Today I was trying to find duplicate rows in db table rows, but besides finding them, I needed to get their indexes in order to address them. Given The table structure is simple: id – index, unique name – varchar To find all the duplicate names you just hit the following: select name, count(*) as duplicate_number […]
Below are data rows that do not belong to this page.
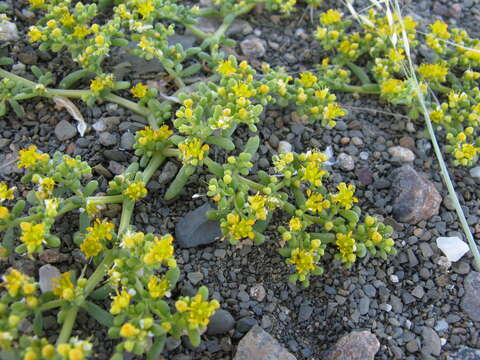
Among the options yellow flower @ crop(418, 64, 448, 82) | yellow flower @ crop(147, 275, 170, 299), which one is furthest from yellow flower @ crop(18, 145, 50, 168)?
yellow flower @ crop(418, 64, 448, 82)

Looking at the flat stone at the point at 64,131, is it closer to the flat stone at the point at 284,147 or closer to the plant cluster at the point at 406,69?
the flat stone at the point at 284,147

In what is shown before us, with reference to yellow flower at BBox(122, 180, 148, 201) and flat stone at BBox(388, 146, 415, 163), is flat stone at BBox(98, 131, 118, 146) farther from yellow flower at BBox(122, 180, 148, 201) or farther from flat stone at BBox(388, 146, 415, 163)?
flat stone at BBox(388, 146, 415, 163)

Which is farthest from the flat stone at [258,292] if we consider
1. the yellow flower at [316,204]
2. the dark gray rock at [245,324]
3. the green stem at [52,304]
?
the green stem at [52,304]

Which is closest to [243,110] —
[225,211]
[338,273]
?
[225,211]

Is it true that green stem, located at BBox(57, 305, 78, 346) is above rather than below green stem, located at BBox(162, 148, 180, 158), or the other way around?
below

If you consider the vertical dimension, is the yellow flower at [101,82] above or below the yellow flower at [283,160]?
above

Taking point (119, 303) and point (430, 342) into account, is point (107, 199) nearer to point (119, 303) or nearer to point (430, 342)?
point (119, 303)
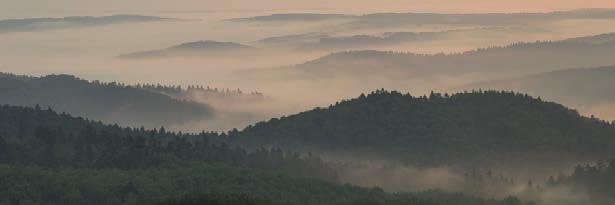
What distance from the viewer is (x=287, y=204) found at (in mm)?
188125

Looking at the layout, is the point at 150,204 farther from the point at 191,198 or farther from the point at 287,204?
the point at 287,204

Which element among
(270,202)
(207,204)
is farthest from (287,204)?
(207,204)

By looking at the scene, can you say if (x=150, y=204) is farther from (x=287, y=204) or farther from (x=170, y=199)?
(x=287, y=204)

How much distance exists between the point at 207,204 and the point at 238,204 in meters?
3.81

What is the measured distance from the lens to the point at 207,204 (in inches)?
7008

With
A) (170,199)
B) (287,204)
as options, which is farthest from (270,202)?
(170,199)

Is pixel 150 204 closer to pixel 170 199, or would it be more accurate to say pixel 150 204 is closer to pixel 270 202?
pixel 170 199

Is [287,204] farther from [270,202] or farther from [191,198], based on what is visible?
[191,198]

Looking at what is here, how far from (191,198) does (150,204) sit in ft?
16.8

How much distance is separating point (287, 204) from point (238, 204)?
38.8 feet

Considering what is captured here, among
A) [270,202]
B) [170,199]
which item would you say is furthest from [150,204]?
[270,202]

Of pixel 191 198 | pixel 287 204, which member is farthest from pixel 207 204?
pixel 287 204

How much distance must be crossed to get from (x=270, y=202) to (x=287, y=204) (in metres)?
2.59

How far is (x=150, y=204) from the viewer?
7032 inches
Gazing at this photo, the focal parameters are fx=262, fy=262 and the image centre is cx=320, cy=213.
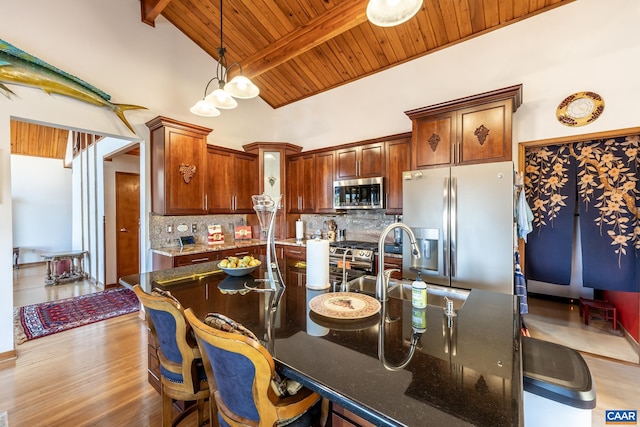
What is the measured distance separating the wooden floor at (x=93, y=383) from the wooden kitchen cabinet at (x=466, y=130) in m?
2.14

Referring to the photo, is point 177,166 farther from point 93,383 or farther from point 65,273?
point 65,273

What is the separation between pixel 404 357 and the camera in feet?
2.86

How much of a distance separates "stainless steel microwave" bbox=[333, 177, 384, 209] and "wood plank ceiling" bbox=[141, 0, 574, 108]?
181cm

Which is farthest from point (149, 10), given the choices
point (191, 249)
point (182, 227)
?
point (191, 249)

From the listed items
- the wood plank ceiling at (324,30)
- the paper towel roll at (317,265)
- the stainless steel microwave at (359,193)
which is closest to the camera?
the paper towel roll at (317,265)

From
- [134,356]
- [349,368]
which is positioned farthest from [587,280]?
[134,356]

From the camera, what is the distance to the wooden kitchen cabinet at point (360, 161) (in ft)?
12.0

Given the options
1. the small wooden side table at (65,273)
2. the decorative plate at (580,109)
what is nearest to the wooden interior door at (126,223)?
the small wooden side table at (65,273)

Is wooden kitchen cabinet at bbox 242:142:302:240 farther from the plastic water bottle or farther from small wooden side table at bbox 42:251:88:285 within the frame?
small wooden side table at bbox 42:251:88:285

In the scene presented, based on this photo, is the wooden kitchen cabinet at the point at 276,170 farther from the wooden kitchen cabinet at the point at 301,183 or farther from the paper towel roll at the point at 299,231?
the paper towel roll at the point at 299,231

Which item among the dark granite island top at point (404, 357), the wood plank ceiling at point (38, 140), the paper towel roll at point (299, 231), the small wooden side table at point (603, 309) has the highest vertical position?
the wood plank ceiling at point (38, 140)

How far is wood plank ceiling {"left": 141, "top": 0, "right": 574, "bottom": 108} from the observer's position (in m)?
2.97

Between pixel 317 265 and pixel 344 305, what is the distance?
1.19 ft

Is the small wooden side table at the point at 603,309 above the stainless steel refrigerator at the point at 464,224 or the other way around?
the other way around
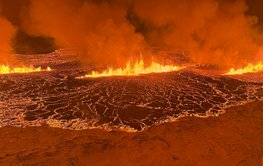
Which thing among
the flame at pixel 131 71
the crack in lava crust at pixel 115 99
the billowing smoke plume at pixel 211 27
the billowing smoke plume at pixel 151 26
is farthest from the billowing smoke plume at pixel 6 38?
the billowing smoke plume at pixel 211 27

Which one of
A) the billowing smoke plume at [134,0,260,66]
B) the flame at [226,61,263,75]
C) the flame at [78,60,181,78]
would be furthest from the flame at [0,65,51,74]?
the billowing smoke plume at [134,0,260,66]

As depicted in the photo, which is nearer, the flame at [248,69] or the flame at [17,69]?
the flame at [248,69]

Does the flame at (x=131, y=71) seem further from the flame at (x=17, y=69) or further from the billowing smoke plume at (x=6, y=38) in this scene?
the billowing smoke plume at (x=6, y=38)

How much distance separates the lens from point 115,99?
9.59m

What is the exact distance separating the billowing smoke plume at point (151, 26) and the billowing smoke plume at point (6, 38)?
61.0 inches

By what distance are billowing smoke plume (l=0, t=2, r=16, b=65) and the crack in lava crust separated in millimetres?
5701

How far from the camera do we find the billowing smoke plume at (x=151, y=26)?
1852cm

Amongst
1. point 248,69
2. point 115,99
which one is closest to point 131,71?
point 115,99

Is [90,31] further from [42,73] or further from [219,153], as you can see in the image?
[219,153]

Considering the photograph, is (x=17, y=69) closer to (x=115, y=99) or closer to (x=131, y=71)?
(x=131, y=71)

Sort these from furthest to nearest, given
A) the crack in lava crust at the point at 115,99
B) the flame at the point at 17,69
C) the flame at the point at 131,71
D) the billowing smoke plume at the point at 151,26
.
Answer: the billowing smoke plume at the point at 151,26
the flame at the point at 17,69
the flame at the point at 131,71
the crack in lava crust at the point at 115,99

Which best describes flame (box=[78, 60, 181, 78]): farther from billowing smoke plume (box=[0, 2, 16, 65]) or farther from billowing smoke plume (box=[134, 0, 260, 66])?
billowing smoke plume (box=[0, 2, 16, 65])

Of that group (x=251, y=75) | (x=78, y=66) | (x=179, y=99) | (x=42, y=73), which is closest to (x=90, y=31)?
(x=78, y=66)

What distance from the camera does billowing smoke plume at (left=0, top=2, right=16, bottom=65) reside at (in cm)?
1877
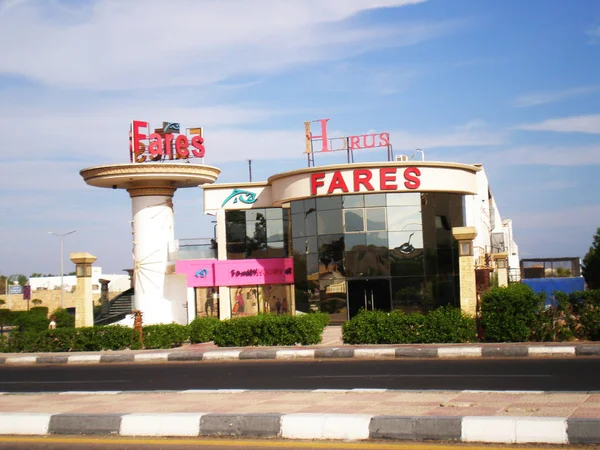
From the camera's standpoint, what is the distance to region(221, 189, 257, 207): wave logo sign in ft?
132

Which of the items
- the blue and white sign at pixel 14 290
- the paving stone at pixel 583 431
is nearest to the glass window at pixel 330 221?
the paving stone at pixel 583 431

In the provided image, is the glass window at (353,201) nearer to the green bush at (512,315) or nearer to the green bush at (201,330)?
the green bush at (201,330)

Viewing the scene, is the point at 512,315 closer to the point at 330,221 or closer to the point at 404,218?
the point at 404,218

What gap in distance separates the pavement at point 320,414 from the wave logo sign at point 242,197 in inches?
1071

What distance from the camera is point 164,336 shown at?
973 inches

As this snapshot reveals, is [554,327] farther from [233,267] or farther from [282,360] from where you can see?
[233,267]

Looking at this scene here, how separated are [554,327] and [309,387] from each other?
8329mm

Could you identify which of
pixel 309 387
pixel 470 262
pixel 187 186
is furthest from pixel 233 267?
pixel 309 387

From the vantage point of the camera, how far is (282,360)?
18.7 m

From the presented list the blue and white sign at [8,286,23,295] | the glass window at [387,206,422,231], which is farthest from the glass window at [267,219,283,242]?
the blue and white sign at [8,286,23,295]

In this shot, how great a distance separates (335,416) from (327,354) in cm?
992

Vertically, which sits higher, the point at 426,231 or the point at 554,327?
the point at 426,231

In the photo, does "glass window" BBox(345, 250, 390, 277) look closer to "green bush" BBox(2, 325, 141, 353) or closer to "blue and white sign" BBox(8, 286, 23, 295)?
"green bush" BBox(2, 325, 141, 353)

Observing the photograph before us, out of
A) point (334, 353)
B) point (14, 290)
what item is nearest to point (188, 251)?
point (334, 353)
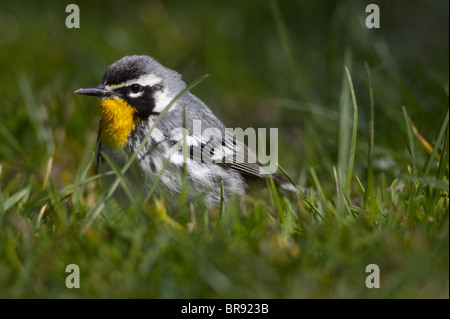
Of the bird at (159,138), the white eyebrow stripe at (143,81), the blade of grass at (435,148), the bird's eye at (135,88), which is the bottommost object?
the blade of grass at (435,148)

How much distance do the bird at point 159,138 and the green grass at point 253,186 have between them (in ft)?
0.57

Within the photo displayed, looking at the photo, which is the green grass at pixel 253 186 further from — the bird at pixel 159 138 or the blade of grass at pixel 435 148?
the bird at pixel 159 138

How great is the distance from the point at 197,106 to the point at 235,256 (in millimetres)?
1497

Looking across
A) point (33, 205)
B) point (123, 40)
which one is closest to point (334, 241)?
point (33, 205)

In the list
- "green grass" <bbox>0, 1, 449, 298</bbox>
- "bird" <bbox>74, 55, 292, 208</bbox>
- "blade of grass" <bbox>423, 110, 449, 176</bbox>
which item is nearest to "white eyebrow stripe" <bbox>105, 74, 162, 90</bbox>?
"bird" <bbox>74, 55, 292, 208</bbox>

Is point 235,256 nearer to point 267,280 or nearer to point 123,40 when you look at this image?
point 267,280

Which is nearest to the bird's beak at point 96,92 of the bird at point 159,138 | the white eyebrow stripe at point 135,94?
the bird at point 159,138

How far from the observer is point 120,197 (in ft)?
10.3

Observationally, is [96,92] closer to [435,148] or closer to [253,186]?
[253,186]

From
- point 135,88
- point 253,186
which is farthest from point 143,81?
point 253,186

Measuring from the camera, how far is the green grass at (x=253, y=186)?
89.4 inches

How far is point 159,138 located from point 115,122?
0.29m

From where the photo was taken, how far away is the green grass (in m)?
2.27

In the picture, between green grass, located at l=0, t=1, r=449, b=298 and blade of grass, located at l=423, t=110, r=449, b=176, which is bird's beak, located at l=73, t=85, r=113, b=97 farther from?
blade of grass, located at l=423, t=110, r=449, b=176
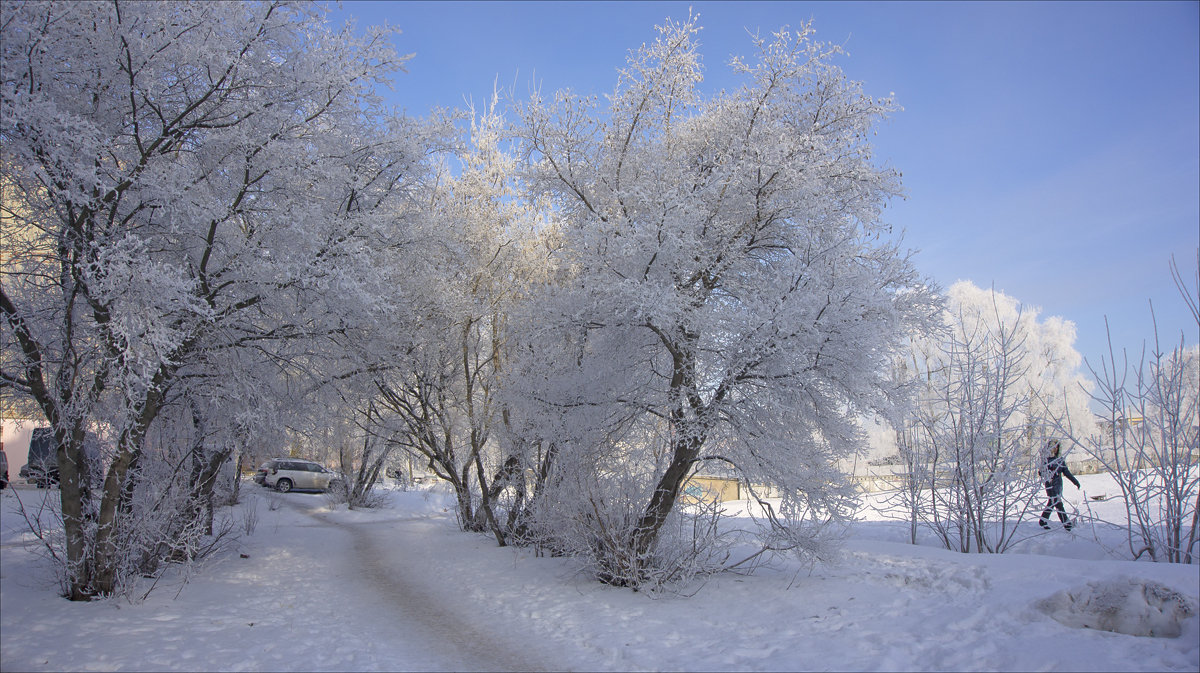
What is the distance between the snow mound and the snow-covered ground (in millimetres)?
24

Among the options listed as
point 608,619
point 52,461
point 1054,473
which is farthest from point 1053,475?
point 52,461

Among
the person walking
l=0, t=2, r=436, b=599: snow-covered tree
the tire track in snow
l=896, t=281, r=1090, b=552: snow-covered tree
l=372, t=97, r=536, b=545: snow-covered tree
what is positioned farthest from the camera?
l=372, t=97, r=536, b=545: snow-covered tree

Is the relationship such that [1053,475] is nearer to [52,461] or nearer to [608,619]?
[608,619]

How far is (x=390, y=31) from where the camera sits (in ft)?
25.0

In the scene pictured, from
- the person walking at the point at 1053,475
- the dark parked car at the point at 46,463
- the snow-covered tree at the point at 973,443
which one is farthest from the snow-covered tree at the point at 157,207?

Today I was trying to find duplicate rows in db table rows, but besides finding them, I needed to get their indexes in order to address them.

Given
The table structure is simple:
id – index, unique
name – varchar
To find all the duplicate names you just hit the following:

select name, count(*) as duplicate_number
from table
group by name
having duplicate_number > 1

So, adding id into the above SELECT statement will only return one of the several duplicate rows’ indexes.

Concat ids
So, let us rather concatenate ids using GROUP_CONCAT:

SELECT name, count(*) as duplicates_number, GROUP_CONCAT(DISTINCT id SEPARATOR ',') as ids
FROM table
GROUP BY name
HAVING duplicate_number > 1

 *DISTINCT inside the function is redundant here, but it exposes the function’s ability.
Result:

+--------------+------------------+-----------+
| name         | duplicatesNumber | ids       |
+--------------+------------------+-----------+
| 1breFNXNlhE7 |                2 | 1245,1246 | 
| 1xwIndSMW6FJ |                2 | 1265,1266 |
| 896rAED3uIyv |                2 | 1239,1240 |
| 9D4R59oppCbG |                2 | 1189,1190 |
| aCbXKA8qm6fl |                2 | 1178,1179 |
| amF6Xm0qqPh9 |                2 | 1201,1202 |
| avOjvJvCq2Uo |                2 | 1148,1149 |
| bXtDoD25VE0J |                2 | 1418,1419 |
| dMbqoMoTsv8W |                2 | 1229,1230 |
| DTMSjVkoqlpM |                2 | 1416,1417 |
+--------------+------------------+-----------+

So, name is one, while the ids where there are duplications are concatenated, returned as a string.

One reply on “Finding duplicate rows in a SQL table and printing out their ids”

In SELECT HAVING you use duplicate_number but in COUNT you use duplicateNumber. Just fix it and works very well. Congratulations.